In the records below, find the line containing "(double sided" and transcribe it and every line after it exactly; leave the pictures out.

> **Records shown**:
____

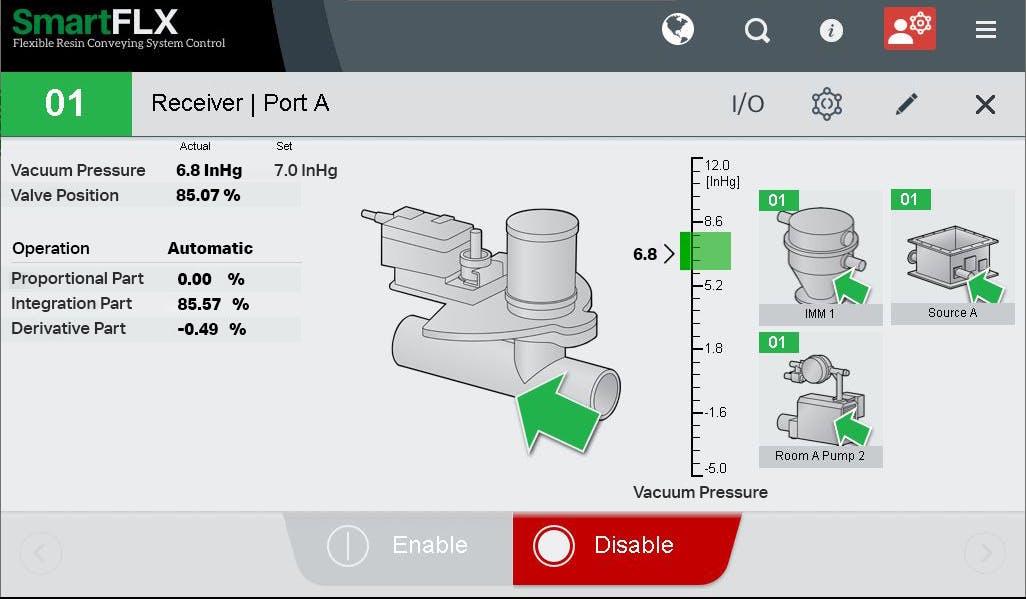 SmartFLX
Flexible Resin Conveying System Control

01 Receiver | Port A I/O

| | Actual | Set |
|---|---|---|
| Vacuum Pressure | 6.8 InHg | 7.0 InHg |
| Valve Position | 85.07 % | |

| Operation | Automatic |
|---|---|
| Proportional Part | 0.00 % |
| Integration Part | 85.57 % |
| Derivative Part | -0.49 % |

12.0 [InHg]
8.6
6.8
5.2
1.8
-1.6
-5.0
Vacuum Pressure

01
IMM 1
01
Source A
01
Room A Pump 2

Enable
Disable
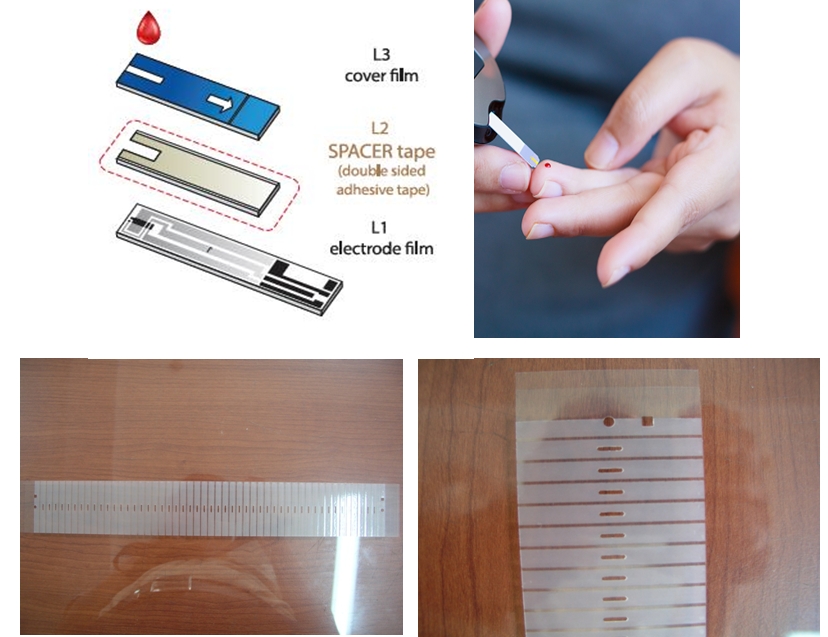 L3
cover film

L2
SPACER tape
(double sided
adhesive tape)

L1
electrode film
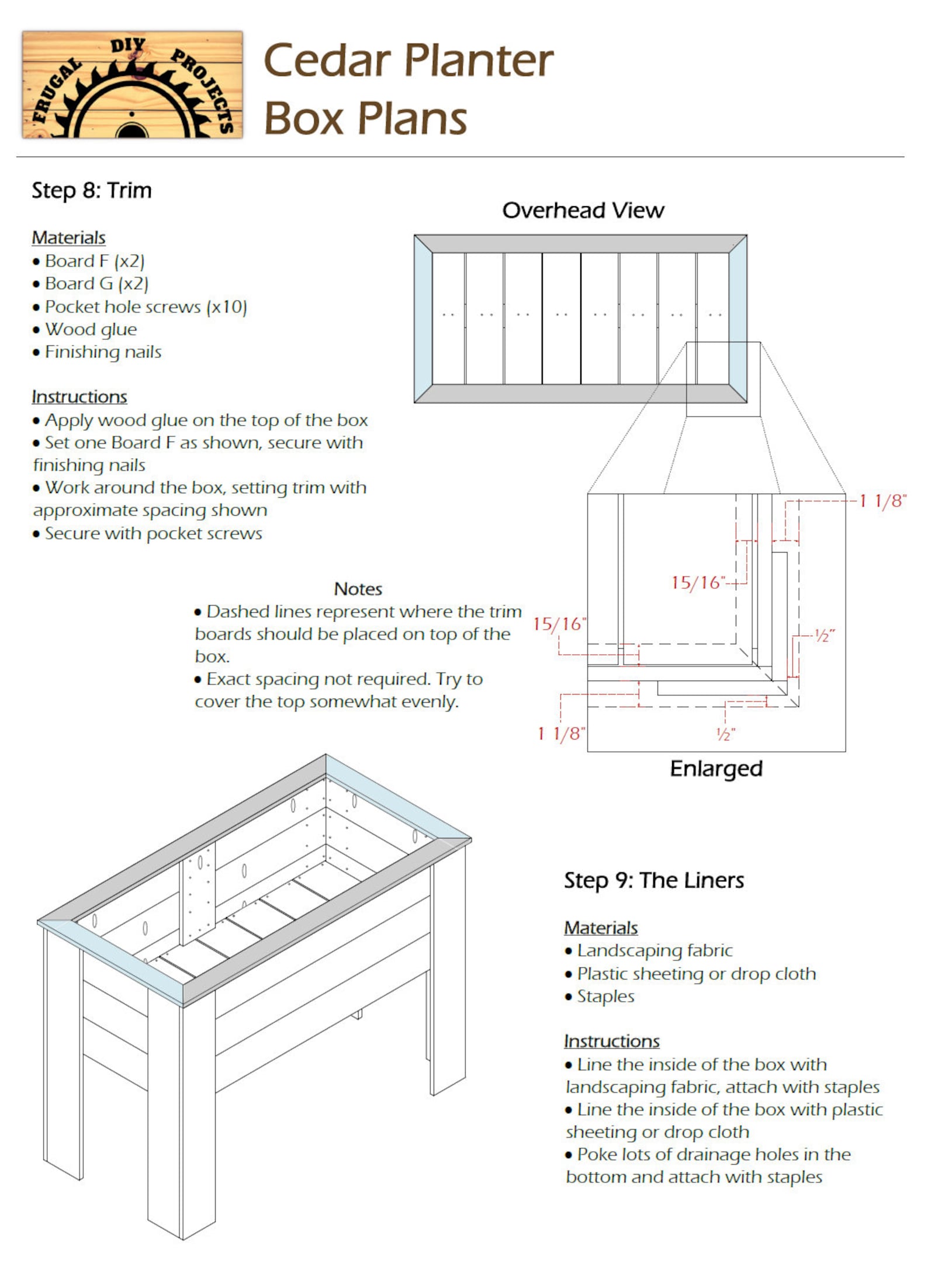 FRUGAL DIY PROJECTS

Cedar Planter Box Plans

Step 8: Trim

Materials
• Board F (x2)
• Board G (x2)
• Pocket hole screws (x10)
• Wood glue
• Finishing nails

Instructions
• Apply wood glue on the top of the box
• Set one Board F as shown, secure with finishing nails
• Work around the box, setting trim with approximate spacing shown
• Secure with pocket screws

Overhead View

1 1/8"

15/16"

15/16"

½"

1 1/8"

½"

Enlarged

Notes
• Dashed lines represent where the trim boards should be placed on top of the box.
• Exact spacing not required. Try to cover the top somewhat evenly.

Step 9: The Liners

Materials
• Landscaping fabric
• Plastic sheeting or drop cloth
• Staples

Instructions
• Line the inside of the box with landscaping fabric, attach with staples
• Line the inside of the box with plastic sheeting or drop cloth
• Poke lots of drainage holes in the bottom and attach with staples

____

> **Task answer**:
(double sided
adhesive tape)

L1
electrode film
 FRUGAL DIY PROJECTS

Cedar Planter Box Plans

Step 8: Trim

Materials
• Board F (x2)
• Board G (x2)
• Pocket hole screws (x10)
• Wood glue
• Finishing nails

Instructions
• Apply wood glue on the top of the box
• Set one Board F as shown, secure with finishing nails
• Work around the box, setting trim with approximate spacing shown
• Secure with pocket screws

Overhead View

1 1/8"

15/16"

15/16"

½"

1 1/8"

½"

Enlarged

Notes
• Dashed lines represent where the trim boards should be placed on top of the box.
• Exact spacing not required. Try to cover the top somewhat evenly.

Step 9: The Liners

Materials
• Landscaping fabric
• Plastic sheeting or drop cloth
• Staples

Instructions
• Line the inside of the box with landscaping fabric, attach with staples
• Line the inside of the box with plastic sheeting or drop cloth
• Poke lots of drainage holes in the bottom and attach with staples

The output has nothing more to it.